** Opening Quoted passage block **
This project is a simple pilot to test out a semantic search index based on sentence transformers and FAISS. To allow better interaction with the index, streamlit hosts a query functionality and exposes results in a very basic user interface. The search index was tested on an open ecommerce dataset from Kaggle. To get the dataset visit the following url and save it in searchIndex/data : https://data.world/crowdflower/ecommerce-search-relevance
You can either build a docker image (recommended) to create this simple test project, or create your own virtual env with the necessary requirements to build the search index.
Simply navigate to the searchIndex folder and launch the build as follows:
cd searchIndex && docker build -t stsi-faiss:latest .
To run the image after build:
docker run -p 8501:8501 stsi-faiss:latest
Navigate to localhost:8501 to see the search page.
(Recommended) create a venv and install all the requirements (in requirements.txt)
To create the index yourserlf, launch the indexing script in /searchIndex/indexing.py after downloading the dataset in searchIndex/data as follows:
cd searchIndex && python indexing.py
This will create the index containing product description embeddings, saving it in the searchIndex/models folder.
To launch the search page (user interface) after creating the index, launch the following command:
cd searchIndex && streamlit run search.py
Check out localhost:8501 for the search page
** Closing Quoted passage block **
■ Activity ■
Quote everything in the text about the semantic search pilot from "To run the image" down to "requirements (in requirements.txt)". Work only from the text about the semantic search pilot.
** Opening Supplied information block **
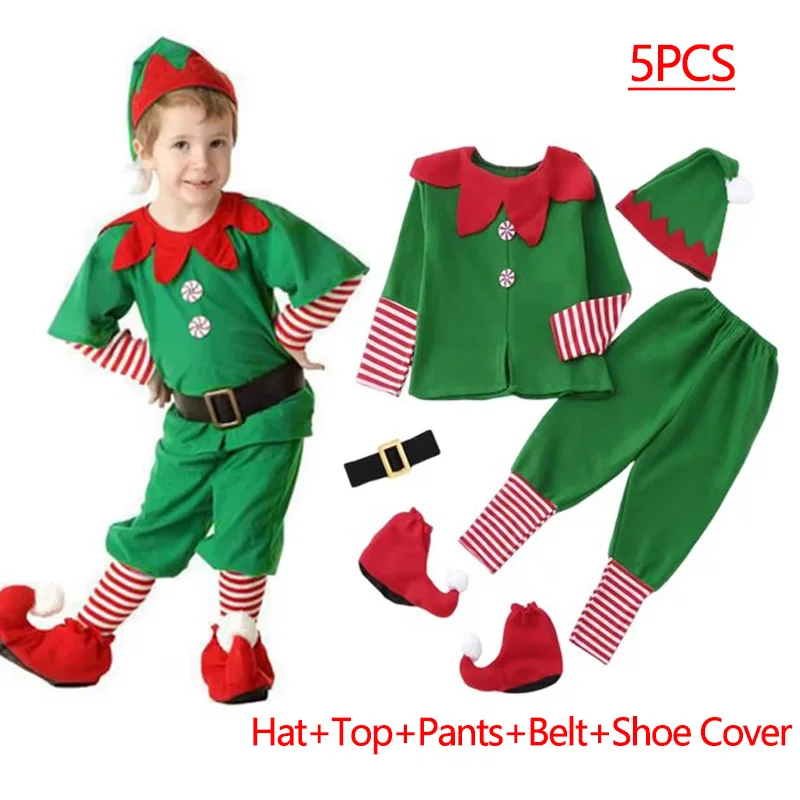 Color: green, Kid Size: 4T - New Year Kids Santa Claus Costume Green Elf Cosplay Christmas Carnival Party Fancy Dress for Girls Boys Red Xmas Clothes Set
** Closing Supplied information block **
** Opening Supplied information block **
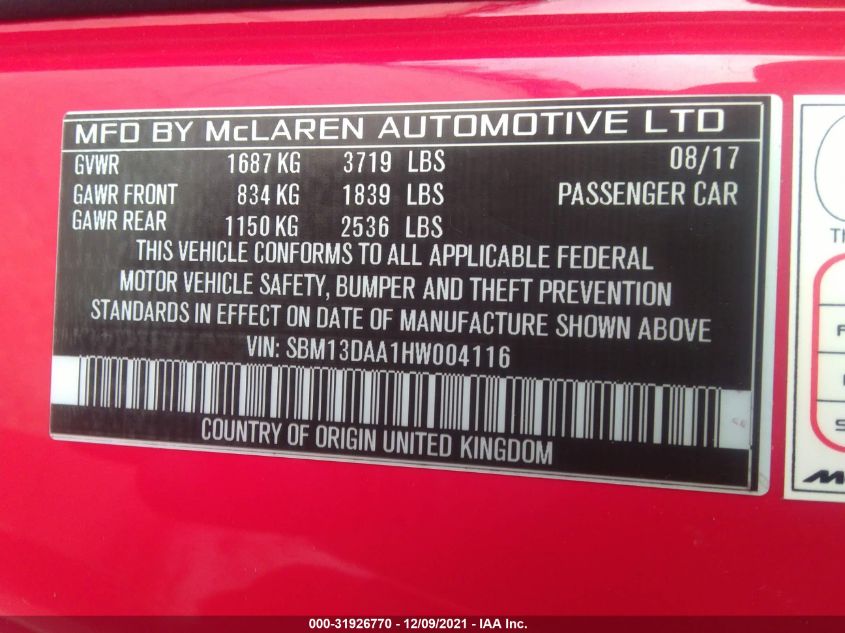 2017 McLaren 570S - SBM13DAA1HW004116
** Closing Supplied information block **
■ Response area ■
To run the image after build:
docker run -p 8501:8501 stsi-faiss:latest
Navigate to localhost:8501 to see the search page.
(Recommended) create a venv and install all the requirements (in requirements.txt)